A good example of meaning in ambiguity is Duras's work in the cinema, where she is almost as important to 20th-century experimental film as she is to literature. Annette Michelson, a professor of cinema studies at New York University, told me that one of Duras's most important contributions is her realization that "the cinema is made of relations." "And when you change the relations between sound and image," she says, "you have something new."
In India Song (1975), the actress Delphine Seyrig and various men walk through a room furnished only with a grand piano. They dance, lie down, sleep, weep, while off-screen voices comment on the unbearable heat, a man shrieks and sobs, a woman chants in Cambodian and jazz melodies pulse. Sounds never emanate from the actors. And yet the audience feels despair, longing, sensuality, the presence of death, colonialism, the impossibility of human communication—awelter of specific impulses that elude verbal definition.
Of course, a writer who concerns herself with disjunction and alienation is difficult to pin down in conversation. She used to say that as a film maker she wanted to "murder the writer," and recently she said she wants to "kill the image." I wonder how it is possible to make a film without image.

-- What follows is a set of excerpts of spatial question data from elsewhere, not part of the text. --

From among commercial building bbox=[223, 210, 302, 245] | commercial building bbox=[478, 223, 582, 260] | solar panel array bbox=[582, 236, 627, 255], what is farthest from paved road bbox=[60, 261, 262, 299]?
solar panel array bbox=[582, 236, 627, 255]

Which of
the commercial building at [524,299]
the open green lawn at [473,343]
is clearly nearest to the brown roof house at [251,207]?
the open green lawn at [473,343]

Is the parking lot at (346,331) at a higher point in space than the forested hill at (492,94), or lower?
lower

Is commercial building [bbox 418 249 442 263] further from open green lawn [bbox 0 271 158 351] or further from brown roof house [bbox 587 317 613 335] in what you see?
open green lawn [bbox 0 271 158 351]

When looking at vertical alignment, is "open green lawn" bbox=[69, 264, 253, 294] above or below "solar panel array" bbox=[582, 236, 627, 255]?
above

She answers: "With words. To kill the writer that I was."
All right. Suddenly she picks up the pen that has been in front of her for two days and begins to write on the paper. "I'm thinking of something." She looks up. "Sensitivity depends on intelligence. It's completely connected. There's an innocence also. Luckily." She puts down the pen. I record it as it happened. I do not fully understand.
To ground us a little, I introduce the subject of politics. Her hatred of de Gaulle springs to the surface.

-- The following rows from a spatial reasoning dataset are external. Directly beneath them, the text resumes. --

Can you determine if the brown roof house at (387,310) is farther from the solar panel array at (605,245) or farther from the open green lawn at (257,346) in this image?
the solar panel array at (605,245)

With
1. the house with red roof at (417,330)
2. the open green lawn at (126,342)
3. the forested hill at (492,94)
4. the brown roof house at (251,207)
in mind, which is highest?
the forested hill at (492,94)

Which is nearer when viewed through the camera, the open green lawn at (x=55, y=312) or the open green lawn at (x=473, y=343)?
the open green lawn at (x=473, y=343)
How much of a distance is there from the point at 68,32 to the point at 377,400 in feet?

"When de Gaulle arrived in France, I became an anti-Gaullist instantly. I saw through his power game. I saw he was an arriviste, with a special gift for language. And at just that moment they opened the camps, and my husband had been deported. I never got over it, the Jews, Auschwitz. When I die, I'll think about that, and about who's forgotten it."
"De Gaulle never said a word on the Jews and the camps," Yann adds quietly. "If de Gaulle had not been as big as he was," Duras says angrily, "no one would have noticed him. Because he was taller than everyone, he was boss. But why this arrogance? As far as I'm concerned, he's a deserter. He's horrible, horrible."

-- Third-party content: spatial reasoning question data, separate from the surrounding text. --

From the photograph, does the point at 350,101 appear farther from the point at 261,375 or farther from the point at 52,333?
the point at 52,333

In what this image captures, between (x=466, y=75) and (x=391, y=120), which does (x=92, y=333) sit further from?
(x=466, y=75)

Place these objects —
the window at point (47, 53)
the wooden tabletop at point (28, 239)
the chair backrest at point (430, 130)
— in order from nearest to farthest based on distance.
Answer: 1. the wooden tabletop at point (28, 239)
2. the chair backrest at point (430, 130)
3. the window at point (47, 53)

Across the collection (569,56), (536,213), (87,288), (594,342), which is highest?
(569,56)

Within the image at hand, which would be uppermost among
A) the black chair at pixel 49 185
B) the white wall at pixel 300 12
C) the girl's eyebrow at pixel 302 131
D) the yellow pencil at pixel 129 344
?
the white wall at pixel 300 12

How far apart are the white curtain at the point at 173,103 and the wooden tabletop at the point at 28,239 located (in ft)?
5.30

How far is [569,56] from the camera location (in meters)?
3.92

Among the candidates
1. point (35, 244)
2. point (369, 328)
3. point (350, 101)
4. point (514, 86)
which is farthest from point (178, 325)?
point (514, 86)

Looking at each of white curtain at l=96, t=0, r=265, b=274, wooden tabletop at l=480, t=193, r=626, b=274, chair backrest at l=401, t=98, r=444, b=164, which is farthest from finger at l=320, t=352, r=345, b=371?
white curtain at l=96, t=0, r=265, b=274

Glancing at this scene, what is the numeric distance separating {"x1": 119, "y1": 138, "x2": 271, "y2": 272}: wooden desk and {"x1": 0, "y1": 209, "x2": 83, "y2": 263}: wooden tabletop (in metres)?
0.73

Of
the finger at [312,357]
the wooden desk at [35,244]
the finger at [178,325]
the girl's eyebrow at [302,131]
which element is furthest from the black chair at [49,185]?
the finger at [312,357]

In The War, Duras describes her days in the Resistance, working with François Mitterrand, keeping records of deportees, trying to coax information from Germans stationed in Paris. It was Mitterrand who went to Germany with Dionys Mascolo, the man who would be her second husband and the father of her son, Jean. They rescued Antelme from Dachau in the first days after the German surrender. Antelme, nearly unconscious, was consigned to a quarantined section for hopeless cases. Mitterrand and Mascolo smuggled him out.
"Mitterrand is wonderful. I worked with him in the Resistance. I protected him in the street. We never met in a house or a cafe. We liked each other so much we could certainly have slept with each other, but it was impossible. You can't do that on bicycles!" She laughs.
"Are you still a Communist?"
"I'm a Communist. There's something in me that's incurable."
"But you left the Party."
"The Party is not Communism." Her mouth hardens into a straight line across her wide face.
"Has there been any true Communist government over the years?"
"Not one. There was one Communist year: 1917."
"Do you hope to see that sort of Communism return to the world?"
"I don't know. I don't want to know. I am a Communist within myself. I no longer have hope in the world."
Yann begins to laugh. "And the other?" he asks. "Do you have hope for the next world?"
She is not amused by his question. "Zero. Zero."